§ **GIVEN PROBLEM 1**:
From the passage on language and its higher meanings, reproduce the text word for word, starting with "This point needs" and going on through "a single line.".
§ **GIVEN PROBLEM 2**:
In the passage on language and its higher meanings, what is reading the Mahabharata called?
§ **GIVEN PROBLEM 3**:
Carry on the passage on language and its higher meanings from the point where it stops.

Most of the Indian languages are deep and rich. Except in certain neglected areas, even a most gifted person will not have much to contribute to them in a real way. But even the richest language needs constant airing and ventilating. This the great Tagore did for the Bengali language. He also saved it from a certain rigidity, pedantry and pompousness that had temporarily overtaken it. He brought to the doors of the common man the beauty and cadence of the Begali language as developed by Bauls and Vaishnava saints and singers.
Gandhi was no litterateur in the accepted sense of the term but he had brought with him the offerings of a pure heart that are most acceptable to Sarasvati, the Goddess of Speech. He brought with him the homage of a life of sacrifice, the homage of a true, sincere seeking. This is the fare on which Gods in the soul live and thrive. Therefore, words revealed more to Gandhi and he contributed more to them.
This point needs making because we think erroneously that a language lives by its grammarians, pen-pushers, journalists, writers and poets in the ordinary sense. No. A language lives through its men of truth, vision, seeking and austerity even though they may not write a single sentence or compose a single line.
Chandidas and Tulasidas revealed new worlds of love, devotion and purity. Words in them shine with light and throb with life. They move a reader, melt him, transport him, awaken him, purify him, exalt him, remake him.
In Vyasa, the language became deep like the ocean. He released all the imprisoned splendour of all the words in all the languages as it were and in him they touch the highest they are capable of. They inhabit a celestial region and are bathed in light and express their inherent sublimity. They vibrate with an inner compelling power. In him, they become revelatory, veritable mantras. To read the Mahabharata is an act of deep meditation.
We now come to the next question: How to unlock the higher meanings?
The answer is already implied in the foregoing discussion. If higher meanings reside in the deeper layers of the mind, then they can be revealed by invoking those layers. This can be done by cultivating purity, dedication and aspiration.

§ **DATASET EXCERPT**:
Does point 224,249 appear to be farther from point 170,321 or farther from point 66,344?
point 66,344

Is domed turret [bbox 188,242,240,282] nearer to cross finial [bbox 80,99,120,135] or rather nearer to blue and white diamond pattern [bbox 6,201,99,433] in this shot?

§ **EXPECTED ANSWER 1**:
This point needs making because we think erroneously that a language lives by its grammarians, pen-pushers, journalists, writers and poets in the ordinary sense. No. A language lives through its men of truth, vision, seeking and austerity even though they may not write a single sentence or compose a single line.

§ **EXPECTED ANSWER 2**:
An act of deep meditation.

§ **EXPECTED ANSWER 3**:
“The wise reach the path of Speech by Sacrifice,” declare the Vedas.9 What is this path of sacrifice? This is the path of ado- ration, worship, holiness, self-giving, universality, wisdom, the path of the shedding of the lower life and its impulses.
A language is divine in origin. But it has been debased. Words have been used in the context of ambition, vulgarity, sensuality, egoistic self-aggrandizement. As a result they have picked up lower associations and connotations. These exert a downward pull and it becomes difficult to break away from their orbit. The words tend to lose their higher rhythm, resonance and vibrations. They fail to convey the larger message they carry. Therefore, words that are filled with a grand inner eloquence become spiritually dumb. But they can be restored to their original status by a life of purity, truth and wisdom.
A word conceals its meanings and powers within, hidden behind many outer coverings. Remove the wrappings; remove the husk and find the golden corn within. As the word is made pure, as it penetrates its outer sheaths, as it is shorn of its images, noises and echoes, it merges into thought and thought merges into silence. And what the word initially concealed, it begins to reveal. It becomes revelatory.
The Yogas use the method of concentration and meditation for entering into the larger meanings of a word, for penetrating its outer coverings. Meditation consists in turning away from the outward appearances of objects to their underlying luminous forms, and then to their deeper sources in the mind. But in this journey, it does not reject the outward forms altogether. In fact, that is not possible. Instead, it makes them its starting-point and puts them to a new use and gives them a new treatment. It gives them continued attention.
The ordinary mind is distracted and dispersed. Therefore, the knowledge of the object it reflects is also obscure and dim, its existence diluted. The attention shifts continuously and one ripa (form) is replaced by another. But when the mind learns to linger on its object for some length of time, it itself acquires self-con- centration. It becomes joyous and luminous and it lends these qualities to its object. The ordinary mind receives its object from outside as it were. But the new rapa of a concentrated mind derives its elements from those that are already in the mind.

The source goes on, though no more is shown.